Daniels wants a team that can win the World Series, and he figures Darvish gives him a better chance than he would have had if he re-signed lefty C.J. Wilson, who was the Rangers' No. 1 starter last October, moving into the role vacated when short-timer Cliff Lee signed with the Phillies.
It's a good gamble. A real good gamble.
Darvish is the real deal.
ESPN's Keith Law, a guy who sometimes seems to hate everything, loves, loves, loves him some Yu Darvish. He figures that the 6-foot-5 ace with the high-90s velocity, the swing-and-miss slider and more pitches than Betty White will lead the Rangers to a 93-win season that keeps them ahead of Albert Pujols' Angels. He's got Darvish down for the AL Rookie of the Year and — sorry, Justin Verlander and CC Sabathia — the Cy Young Award.
"The one concern I'd have on Darvish is workload — he's been worked hard in Japan, and very few (Nippon Professional Baseball) refugees have held their value for more than two seasons after crossing to MLB,'' Law writes. "But Darvish's ace potential makes him worth the risk, even at a cost of nearly $20 million per year when you factor in the posting fee."
After watching Darvish in spring training, it's easy to see why the Rangers wanted him so badly. He has poise and confidence that belies his standing as a newcomer.
Darvish has the ability to dominate. He makes hitters look bad with his fastball and an arsenal of five to seven secondary pitches, including a split-finger fastball that should be outlawed, and he is freakishly athletic. Don't be surprised if he wins a Gold Glove this year, especially with Mark Buehrle in the National League.

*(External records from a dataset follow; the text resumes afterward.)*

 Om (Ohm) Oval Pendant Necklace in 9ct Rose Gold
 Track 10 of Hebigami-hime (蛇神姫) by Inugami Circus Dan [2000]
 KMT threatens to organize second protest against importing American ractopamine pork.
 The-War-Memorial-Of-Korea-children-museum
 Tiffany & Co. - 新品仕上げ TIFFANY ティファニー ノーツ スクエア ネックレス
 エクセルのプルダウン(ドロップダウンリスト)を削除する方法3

Darvish's spring-training stats were impressive, especially considering he says his delivery still doesn't feel 100 percent. He pitched 15 innings in Cactus League games, striking out 21. He struggled to hit spots at times, walking eight, but finished strong.
Daniels wasn't concerned when Darvish had back-to-back poor outings. He could see he was going through his paces like a 10-year veteran, knowing things would come together in time for April. Pitching coach Mike Maddux says Darvish "got better each time out."

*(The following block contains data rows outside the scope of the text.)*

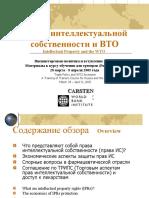 IntellectualProperty&WTO Ru Eng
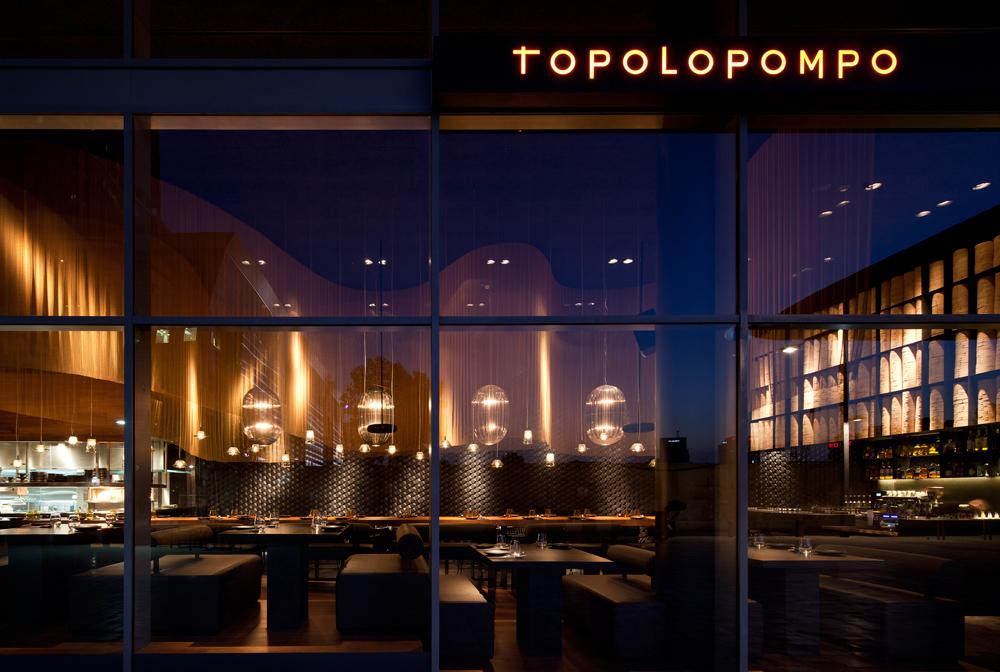 מסעדת טופולופומפו, תל אביב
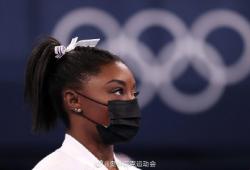 美国体操名将拜尔斯退出体操女子全能决赛 中国小花有望冲击奖牌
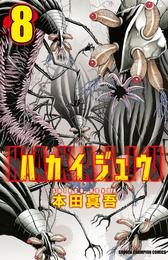 ハカイジュウ(8) 漫画
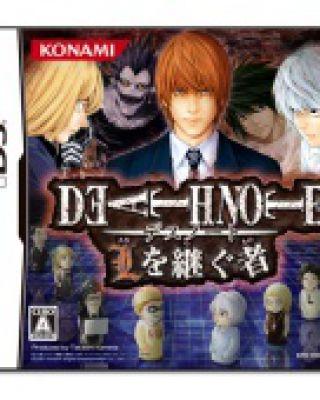 Death Note: L o Tsugu Mono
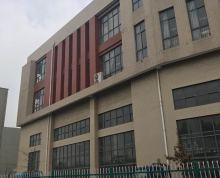二楼厂房,可办公 可物流 可科研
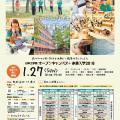 日本工学院北海道専門学校 オープンキャンパス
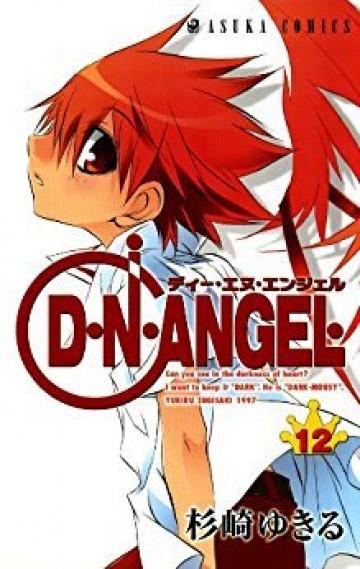 D・N・ANGEL 12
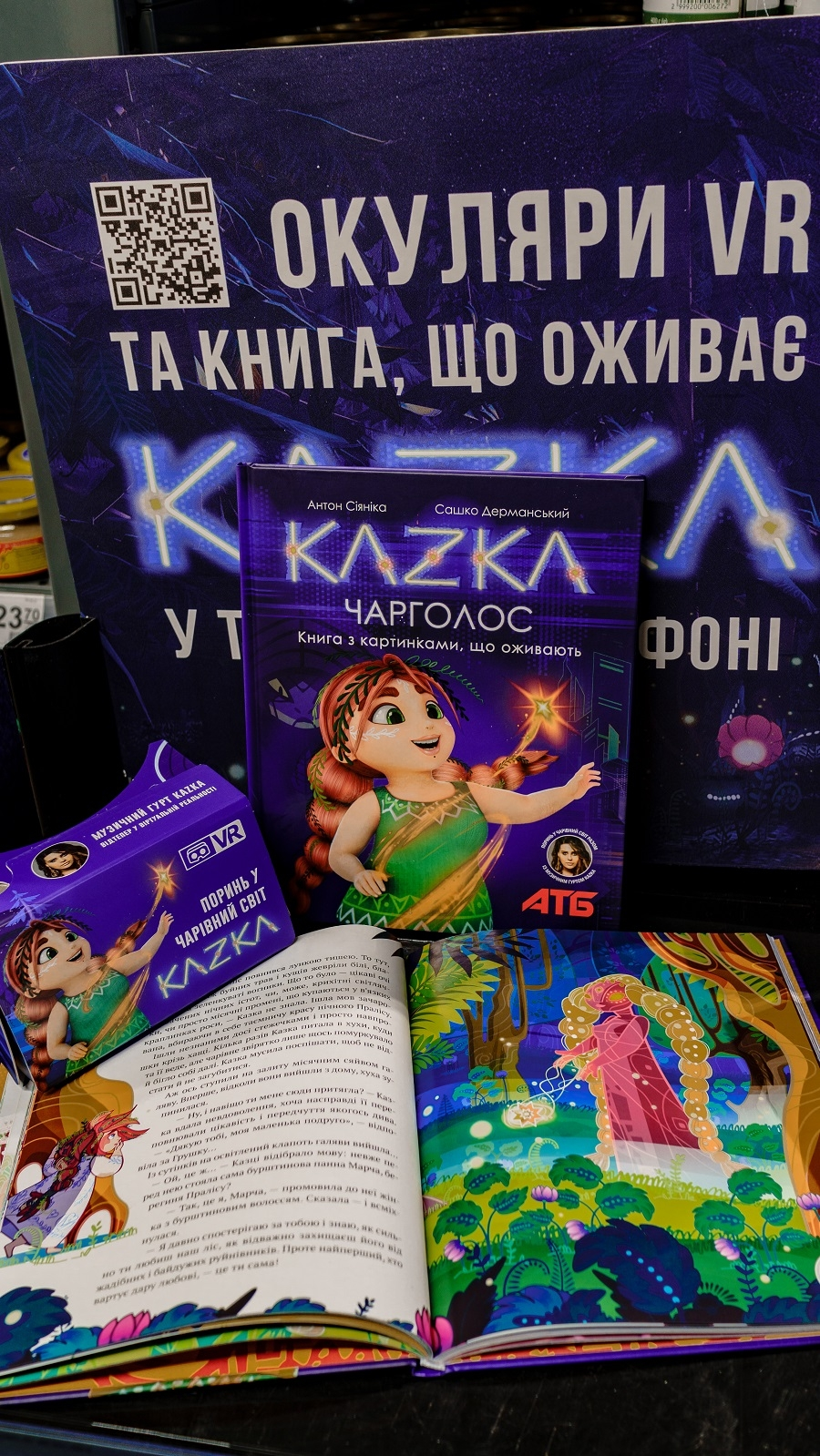 """Группа KAZKA выпустила детскую книгу, в которой персонажи """"оживают"""" в дополненной реальности - фото №3"""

The White Sox were initially expected to face Darvish in the final game of the season-opening series. But for reasons manager Ron Washington explained in a variety of ways, all confusing, it was decided he would get the fourth game of the season, against Ichiro and the Mariners.
Darvish, who was first scouted by the Rangers' Jim Colborn in 2006, isn't likely to hyperventilate when Ichiro steps into the batter's box.
"I'll be looking forward to it and enjoy facing him," Darvish said. "But ... I can't really talk about enjoyment. I have to think about ways to get him out."
Darvish's debut figures to be a good show, but nothing more. The starts that will define his season will come many months from now, more than likely in October, this time with as many people watching in the United States as in his homeland.